Die Virus-Pandemie hat aufgrund der gleichgerichteten Berichterstattung andere Themen verdrängt, die nicht minder wichtig für die weitere Entwicklung der Börsen sind und auch von China ausgehen. Sehr wahrscheinlich sind der Fortgang des Handelskrieges zwischen den USA und China ebenso wie der ungelöste Konflikt in Hongkong sogar für Wachstum und Börsenperspektiven viel gewichtiger einzustufen als das Problem mit dem neuartigen Coronavirus.

Fakten vs. Hysterie

Es legt in der Natur der Sache, dass gefährliche und tödliche Ansteckungskrankheiten die Menschen zunächst in Angst und Schrecken versetzen. Rationales Handeln wird dann vorübergehend durch mächtige Urängste, Hysterie und Abwehr ersetzt. Da dieses Reaktionsschema auch die Akteure bei den zuständigen Behörden und die Medienvertreter erfasst, sorgt die schlechte Informationslage oder gar Desinformation häufig sogar für eine unangemessen übersteigerte Wahrnehmung und damit für eine Verschlimmerung der Lage. Aufklärung tut not. Diese Lektion haben die Chinesen seit der ähnlich gelagerten SARS-Infektionswelle 2003 gelernt. Nachdem in Bayern vier Fälle bekannt geworden sind, hielt das Gesundheitsamt der Stadt Frankfurt am Main eine informative Pressekonferenz mit zahlreichen Experten ab. Nur keine Panik, so lautet die Botschaft in Kürze.

Best Case

Tatsächlich liegt durch die rasche Sequenzierung des Erreger-Genoms bereits ein zuverlässiger Test vor. Ein Impfstoff, so die Schätzungen der damit befassten Wissenschaftler, könnte in 3-4 Monaten vorliegen. Für den Moment ist mit weiter steigenden Zahlen bei den Infizierten und Todesfällen zu rechnen. Die weitere Ausbreitung ist durch die Gegenmassnahmen und die Einschränkung der Transportmöglichkeiten in China und international begrenzt. Allerdings haben 5 Mio. Menschen die Stadt Wuhan verlassen, bevor diese Massnahmen ergriffen wurden. Aus jetziger Sicht ist angesichts der Inkubationszeit von 2 Wochen zwar der Höhepunkt der neuen Fälle noch nicht ganz erreicht, dürfte im Verlauf der nächsten zwei Wochen jedoch überschritten sein. Einstweilen sorgen strenge Quarantänemassnahmen für Heimkehrer aus China in Australien, Neuseeland, Südkorea und Singapur für eine Eindämmung der Ausbreitung. Noch sind die Quarantänebestimmungen in Europa und Nordamerika weniger streng, da die WHO noch keinen internationalen Notfall ausgerufen hat.

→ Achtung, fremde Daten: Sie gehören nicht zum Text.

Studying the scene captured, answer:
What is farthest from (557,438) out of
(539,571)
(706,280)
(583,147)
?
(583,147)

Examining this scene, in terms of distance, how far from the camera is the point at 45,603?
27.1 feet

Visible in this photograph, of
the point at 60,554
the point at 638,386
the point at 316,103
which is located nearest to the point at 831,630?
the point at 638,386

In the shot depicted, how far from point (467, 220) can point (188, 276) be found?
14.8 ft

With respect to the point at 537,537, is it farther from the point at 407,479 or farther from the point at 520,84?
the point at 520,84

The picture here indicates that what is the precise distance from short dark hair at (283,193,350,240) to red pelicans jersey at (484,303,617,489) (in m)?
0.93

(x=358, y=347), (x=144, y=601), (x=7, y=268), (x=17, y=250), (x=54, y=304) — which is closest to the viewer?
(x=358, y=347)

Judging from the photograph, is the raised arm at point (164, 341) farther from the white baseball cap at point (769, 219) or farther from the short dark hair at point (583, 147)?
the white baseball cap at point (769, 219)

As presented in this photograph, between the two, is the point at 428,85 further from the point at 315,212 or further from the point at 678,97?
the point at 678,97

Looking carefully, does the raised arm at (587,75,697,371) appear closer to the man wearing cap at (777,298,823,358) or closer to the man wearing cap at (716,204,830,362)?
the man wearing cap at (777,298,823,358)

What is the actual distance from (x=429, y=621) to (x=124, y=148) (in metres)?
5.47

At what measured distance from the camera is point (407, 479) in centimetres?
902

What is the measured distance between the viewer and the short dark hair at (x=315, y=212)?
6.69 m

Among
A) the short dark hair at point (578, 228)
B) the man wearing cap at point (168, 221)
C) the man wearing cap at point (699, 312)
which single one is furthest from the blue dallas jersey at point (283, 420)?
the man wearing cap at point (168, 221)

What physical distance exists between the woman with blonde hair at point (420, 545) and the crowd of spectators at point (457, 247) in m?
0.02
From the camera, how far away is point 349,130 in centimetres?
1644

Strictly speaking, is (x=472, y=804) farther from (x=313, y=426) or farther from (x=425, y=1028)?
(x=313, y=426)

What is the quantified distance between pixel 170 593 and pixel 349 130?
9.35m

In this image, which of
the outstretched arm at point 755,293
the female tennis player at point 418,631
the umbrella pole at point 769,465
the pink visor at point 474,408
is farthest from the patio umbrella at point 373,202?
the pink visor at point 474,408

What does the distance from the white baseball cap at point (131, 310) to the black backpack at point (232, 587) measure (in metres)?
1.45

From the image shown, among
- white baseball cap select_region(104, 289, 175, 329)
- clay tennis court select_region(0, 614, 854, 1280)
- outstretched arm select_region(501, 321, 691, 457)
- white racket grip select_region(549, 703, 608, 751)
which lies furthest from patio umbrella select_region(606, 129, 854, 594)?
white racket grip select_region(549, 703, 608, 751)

Übertragungswege des Corona-Virus und mögliche Anzeichen einer Infektion. Quelle: marketwatch.com

Negativprognose

Nichtsdestotrotz gibt es auch Kritik von Epidemiologen. So sei es ein Fehler der WHO, bislang keinen internationalen Notfall zu erklären, obwohl auch zahlreiche Fälle in den USA, Frankreich, Japan, Saudi-Arabien und Südostasien bekannt geworden sind. Sollte keine wirksame Impfung entwickelt werden können oder das Virus mutieren, könnte es unter für den Virus günstigen Bedingungen zu bis zu 65 Millionen Toten innerhalb der nächsten 18 Monate kommen. Dies könnte die Weltwirtschaft, so eine erste Schätzung, bis zu 0,7% Prozentpunkte Wachstum p.a. kosten oder 570 Mrd. USD. Viele Unternehmen in der betroffenen Provinz Hubei wie Toyota, Tesla und McDonalds haben inzwischen ihre Produktion reduziert oder eingestellt.

Basierend auf den Fällen der verwandten Coronaviren SARS und MERS ist die Wahrscheinlichkeit für eine weit um sich greifende Pandemie jedoch eher gering einzuschätzen. Am anderen Ende des Prognosespektrums lautet die Einschätzung daher, dass die Gefahr in 2-3 Monaten überwunden sein wird.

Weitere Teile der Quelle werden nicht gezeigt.